America’s “most misunderstood soft drink,” Dr. Pepper, had a social media image problem in 2011 after its “Not for Women” Dr. Pepper Ten campaign offended some consumers with its perceived misogynistic messaging. A year and a half later, the beverage brand tweaked the message a bit, coming out with a less anti-women and a more pro-men ad for the 10 calorie beverage called “No Man’s Land.”
How did Dr. Pepper manage to turn sentiment around and convince consumers it wasn’t a sexist soda manufacturer?
Social intelligence firm NetBase used Dr. Pepper as a case study to examine its new campaign management system (Insight Composer) which offers managers a realtime “social intelligence” report on the emotional climate of their campaigns. The data tracking is used to respond to negative and positive impressions in realtime, resulting in more of an ongoing conversation based on real responses.
In addition to charting “likes,” comments, and shares from brand-related conversations, Insight Composer uses a natural language processing engine (NLP) to parse out “positive” and “negative” emotions from the reactions. Those emotional reactions are then visualized in a “word cloud,” giving brands a glimpse into how followers and detractors perceive the campaign.
All information is charted in a sentiment and passion analysis graph, where the ratio of positive vs. negative responses to a social media campaign can be compared with the varying levels of influence that your campaign’s critics and supporters have (think Klout score, follower count). Knowing what is being said – and not said – allows campaign managers to budget appropriately as they determine what to emphasize in further marketing efforts.

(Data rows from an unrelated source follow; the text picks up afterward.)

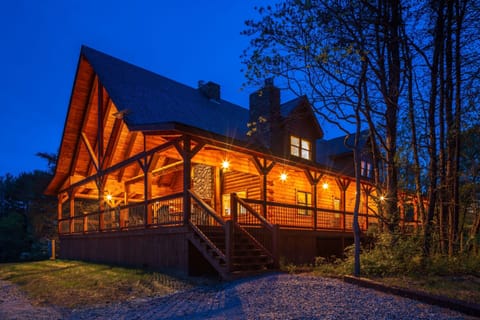 Scenic Ridge Lodge, Along Right Front Side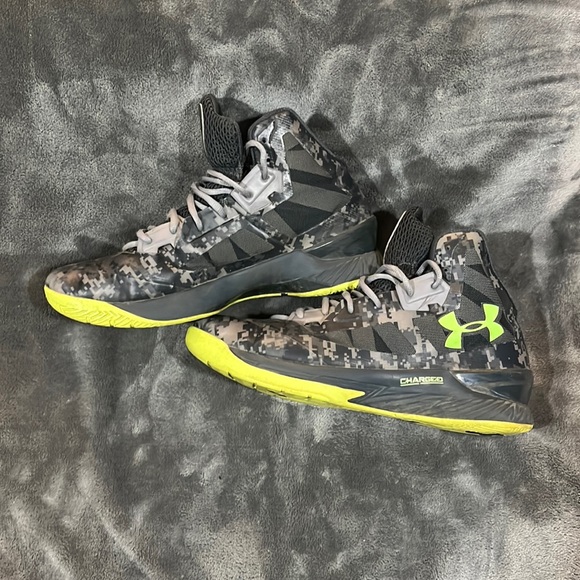 Under Armour Charged Lightning 3 Graphite Black #1269277-040 Mens Sz 10 GUC - Picture 2 of 6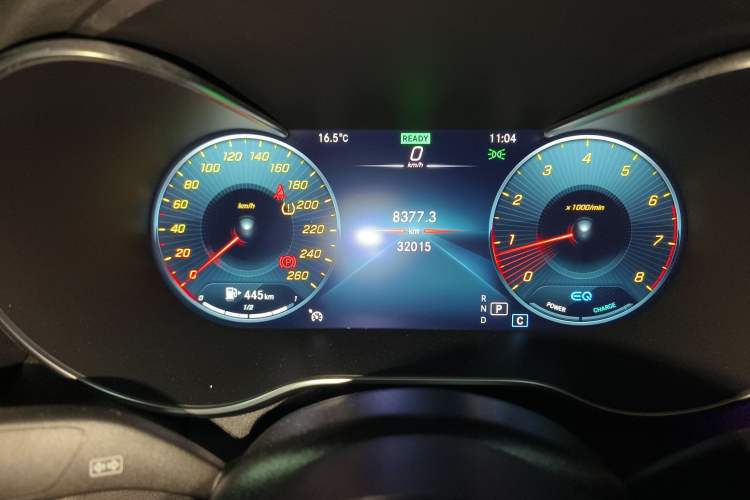 Used Mercedes-Benz C-Class 2020 C 260 Coupe Odometer Close Up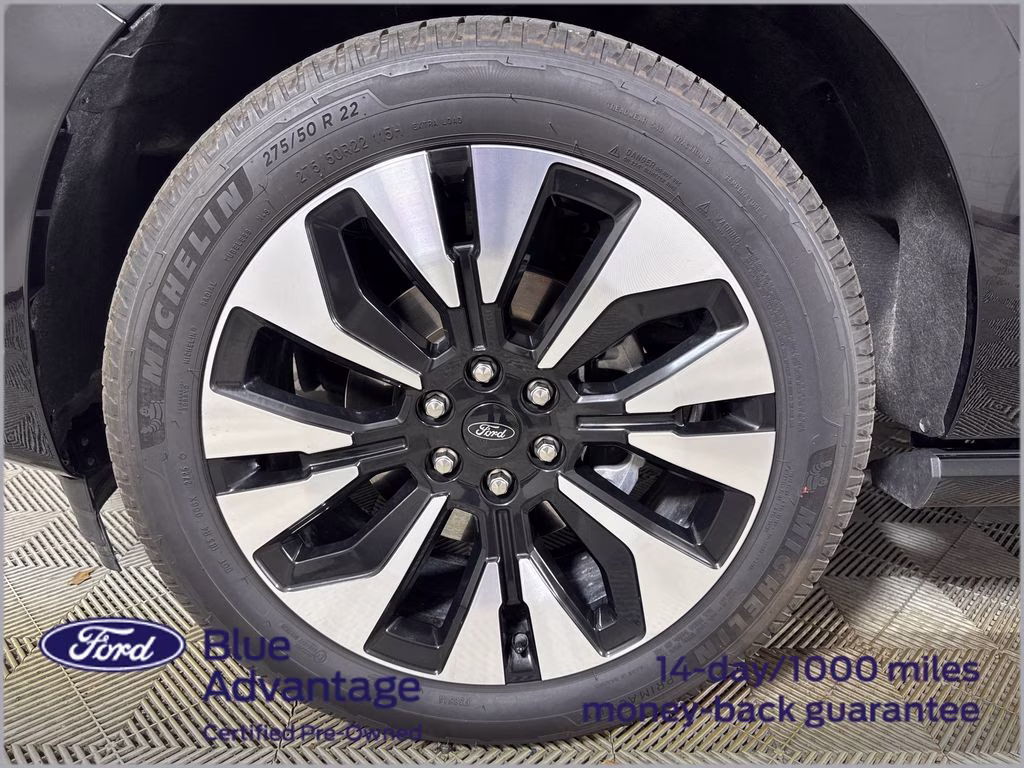 2025 Black Metallic Ford Expedition Platinum 4X4 SUV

Action verbs and adjectives are also accounted for. In a word cloud analysis of how people felt about the brand, Dr. Pepper was considered “nasty” following their “men only” controversial campaign. Then, after the recent and more successful “No Man’s Land” campaign, the popular action verb of choice accompanying Dr. Pepper mentions was “drink.”
Meddling coworker eying my Dr Pepper & chocolate donutes-You’re gonna die if you keep eating that crap. Me-So I’ll be immortal if I don’t?
— TravisErwin (@TravisErwin) September 12, 2013
Of course, analyzing sentiment is tricky and not an exact science. In the above example, words such as “die” and “crap” might be placed into the negative category, while the overall tone of the tweet is more joking/positive. In general, however, sentiment analysis can help social media managers inform their team about what’s working in a given campaign.
Is your brand looking for the right tool to track and respond – in real time – to the more emotional reactions from both followers and critics surrounding a current campaign? How are you tracking consumer sentiment around your brand?